The first English Protestant to die during Mary's turbulent reign was John Rogers in 1555, who had been the editor of the Matthews Bible. At this time, hundreds of Protestants left England and headed for Geneva, a city which under the leadership of Calvin, had become the intellectual and spiritual capital of European Protestants.
One of these exiles was William Whittingham, a fellow of Christ Church at Oxford University, who had been a diplomat, a courtier, was much traveled and skilled in many languages including Greek and Hebrew. He eventually succeeded John Knox as the minister of the English congregation in Geneva. Whittingham went on to publish the 1560 Geneva Bible.

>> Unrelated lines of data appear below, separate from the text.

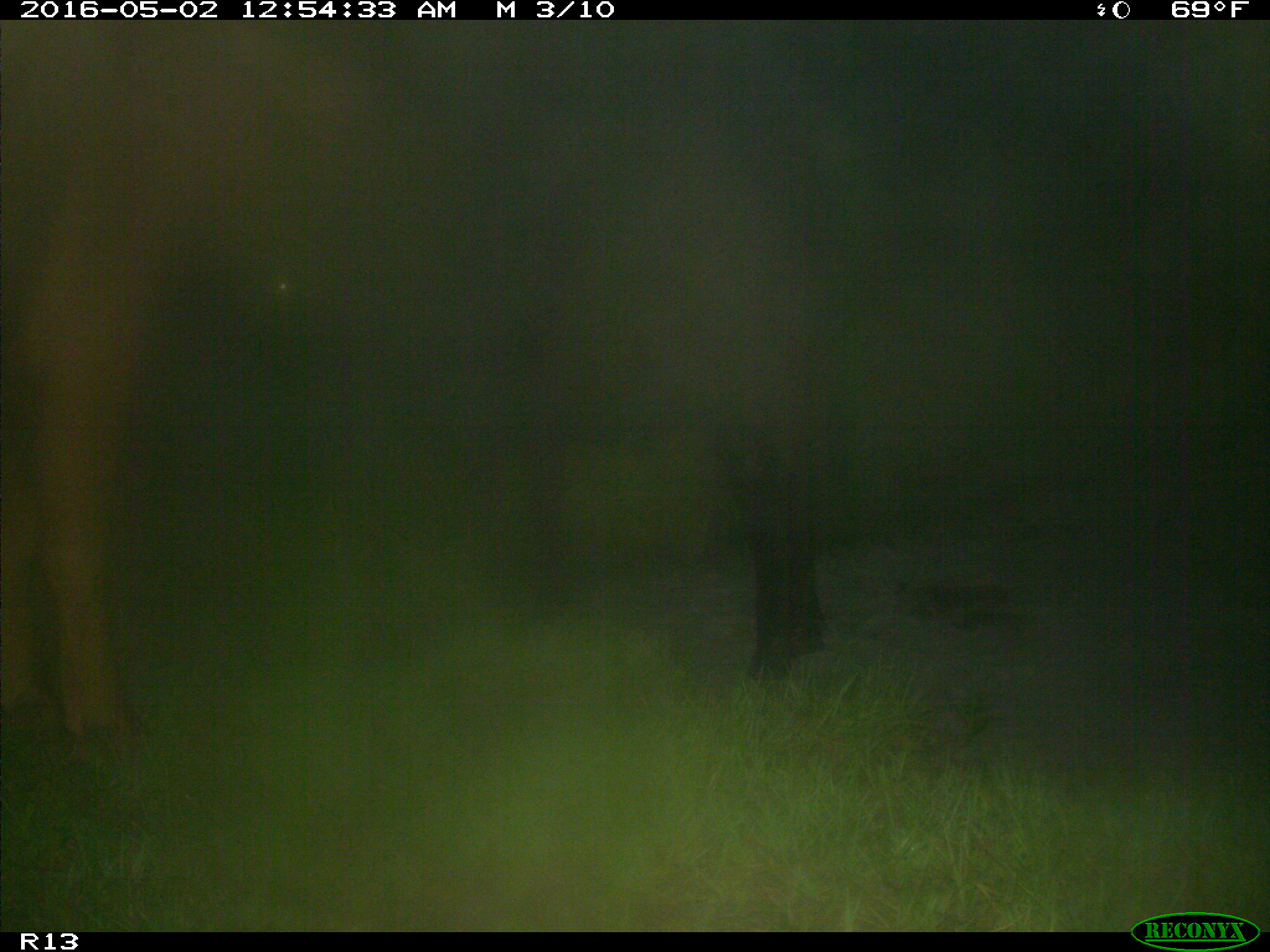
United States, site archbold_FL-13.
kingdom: Animalia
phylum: Chordata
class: Mammalia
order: Artiodactyla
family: Bovidae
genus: Bos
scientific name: Bos taurus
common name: domestic cow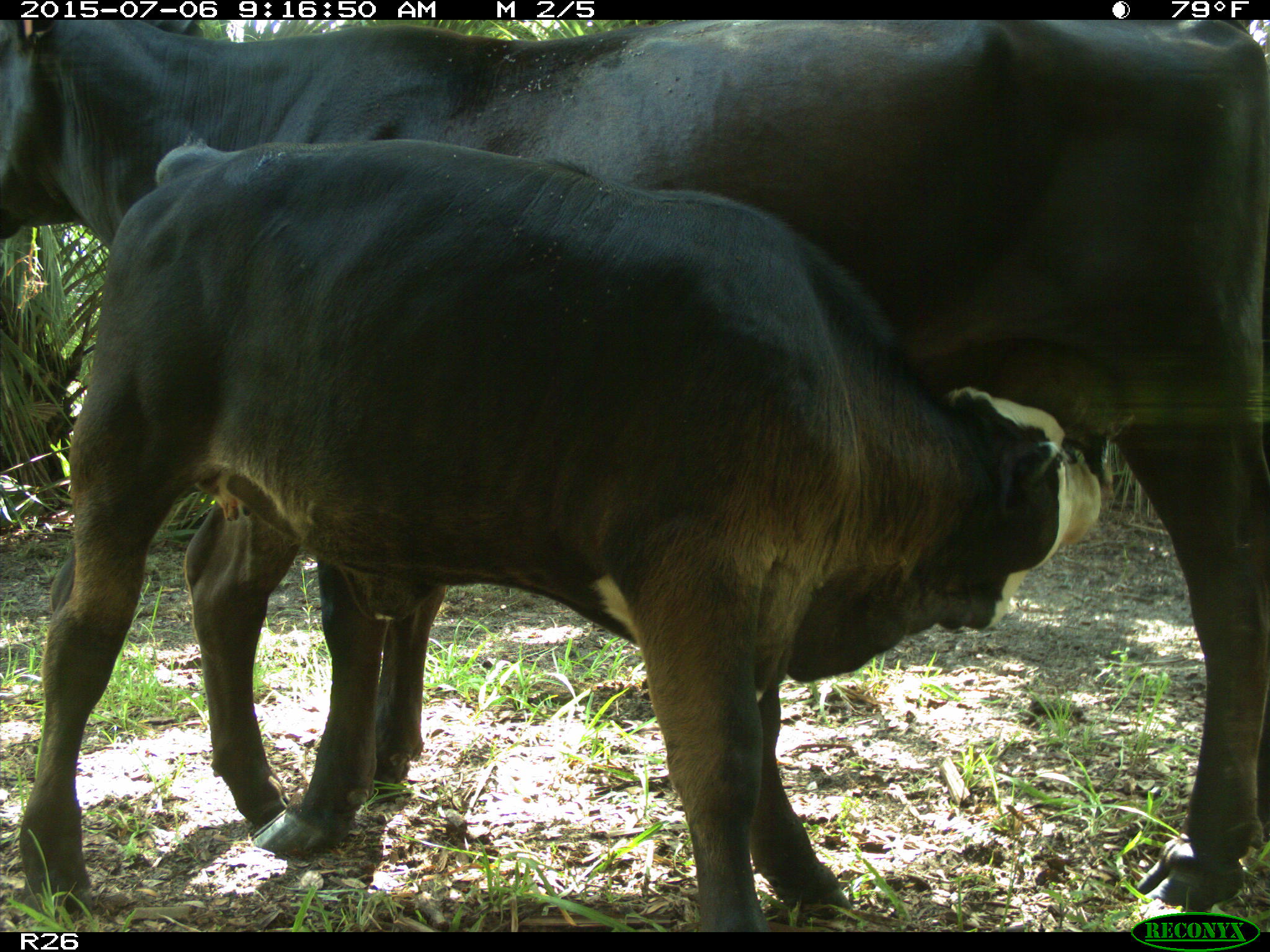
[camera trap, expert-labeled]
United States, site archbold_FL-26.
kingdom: Animalia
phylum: Chordata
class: Mammalia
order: Artiodactyla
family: Bovidae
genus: Bos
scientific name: Bos taurus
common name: domestic cow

This version is significant because, it came with a variety of scriptural study guides and aids, which included verse citations that allow the reader to cross-reference one verse with numerous relevant verses in the rest of the Bible, introductions to each book of the Bible that acted to summarize all of the material that each book would cover, maps, tables, woodcut illustrations, indices, as well as other included features, all of which would eventually lead to the reputation of the Geneva Bible as history's very first study Bible.